*** Given text ***

The Balmain Tigers (also known as the Sydney Tigers from 1995–96) are a rugby league club based in the inner-western Sydney suburb of Balmain. They were a founding member of the New South Wales Rugby League and one of the most successful in the history of the premiership, with eleven titles. In 1999 they formed a joint venture club with the Western Suburbs Magpies club to form the Wests Tigers for competition in the National Rugby League (NRL). They no longer field any senior teams in the lower divisions. At the time of the joint venture only South Sydney Rabbitohs and the St George Dragons had won more titles than the Tigers.

The club's home grounds are at present Leichhardt Oval, in Lilyfield, and T.G Milner Sportsground, in Marsfield.

*** Raw records ***

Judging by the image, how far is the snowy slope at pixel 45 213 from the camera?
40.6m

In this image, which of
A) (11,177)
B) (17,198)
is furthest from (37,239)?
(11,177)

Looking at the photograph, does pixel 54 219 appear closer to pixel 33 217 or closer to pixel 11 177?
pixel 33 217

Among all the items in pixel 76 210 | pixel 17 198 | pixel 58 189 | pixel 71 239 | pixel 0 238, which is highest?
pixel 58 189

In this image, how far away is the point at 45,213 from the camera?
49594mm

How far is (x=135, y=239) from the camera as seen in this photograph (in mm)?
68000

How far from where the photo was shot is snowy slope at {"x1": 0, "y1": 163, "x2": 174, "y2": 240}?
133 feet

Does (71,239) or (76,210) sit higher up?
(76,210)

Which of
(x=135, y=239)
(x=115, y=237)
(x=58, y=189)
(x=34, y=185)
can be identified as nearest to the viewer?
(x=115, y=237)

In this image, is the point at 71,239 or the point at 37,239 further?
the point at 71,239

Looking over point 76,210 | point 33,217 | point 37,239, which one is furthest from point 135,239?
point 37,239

***
*** Raw records ***

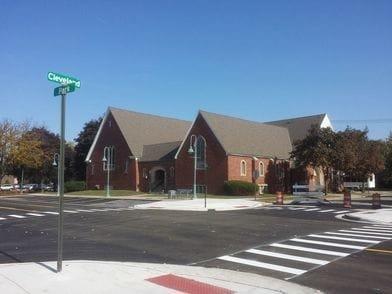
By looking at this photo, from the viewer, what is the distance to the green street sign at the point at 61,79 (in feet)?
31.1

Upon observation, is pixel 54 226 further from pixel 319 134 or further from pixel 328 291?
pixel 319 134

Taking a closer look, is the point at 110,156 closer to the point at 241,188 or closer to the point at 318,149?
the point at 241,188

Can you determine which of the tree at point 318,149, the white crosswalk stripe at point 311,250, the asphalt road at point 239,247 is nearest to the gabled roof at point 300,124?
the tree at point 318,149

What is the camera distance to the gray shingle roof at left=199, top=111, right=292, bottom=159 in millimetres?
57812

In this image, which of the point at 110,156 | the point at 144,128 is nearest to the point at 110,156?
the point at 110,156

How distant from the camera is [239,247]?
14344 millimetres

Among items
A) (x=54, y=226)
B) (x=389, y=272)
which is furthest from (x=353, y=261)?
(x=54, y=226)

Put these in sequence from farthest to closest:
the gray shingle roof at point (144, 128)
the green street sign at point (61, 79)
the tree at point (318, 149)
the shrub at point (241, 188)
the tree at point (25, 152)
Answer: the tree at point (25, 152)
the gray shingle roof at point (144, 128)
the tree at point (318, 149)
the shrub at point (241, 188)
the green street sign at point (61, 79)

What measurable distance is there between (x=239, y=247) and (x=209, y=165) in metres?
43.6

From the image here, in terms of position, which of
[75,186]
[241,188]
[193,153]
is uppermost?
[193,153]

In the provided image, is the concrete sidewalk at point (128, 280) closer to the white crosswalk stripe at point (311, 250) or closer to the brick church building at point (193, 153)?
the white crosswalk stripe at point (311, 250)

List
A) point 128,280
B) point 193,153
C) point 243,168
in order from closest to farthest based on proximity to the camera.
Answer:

***

*Exercise requirements*
a. According to the Balmain Tigers text, which club did Balmain join in 1999 to form the Wests Tigers?
b. Please extract the Balmain Tigers text from "The Balmain Tigers" to "than the Tigers.".
The records aren't needed for the tasks.

*Problem solutions*
a. The Western Suburbs Magpies.

b.
The Balmain Tigers (also known as the Sydney Tigers from 1995–96) are a rugby league club based in the inner-western Sydney suburb of Balmain. They were a founding member of the New South Wales Rugby League and one of the most successful in the history of the premiership, with eleven titles. In 1999 they formed a joint venture club with the Western Suburbs Magpies club to form the Wests Tigers for competition in the National Rugby League (NRL). They no longer field any senior teams in the lower divisions. At the time of the joint venture only South Sydney Rabbitohs and the St George Dragons had won more titles than the Tigers.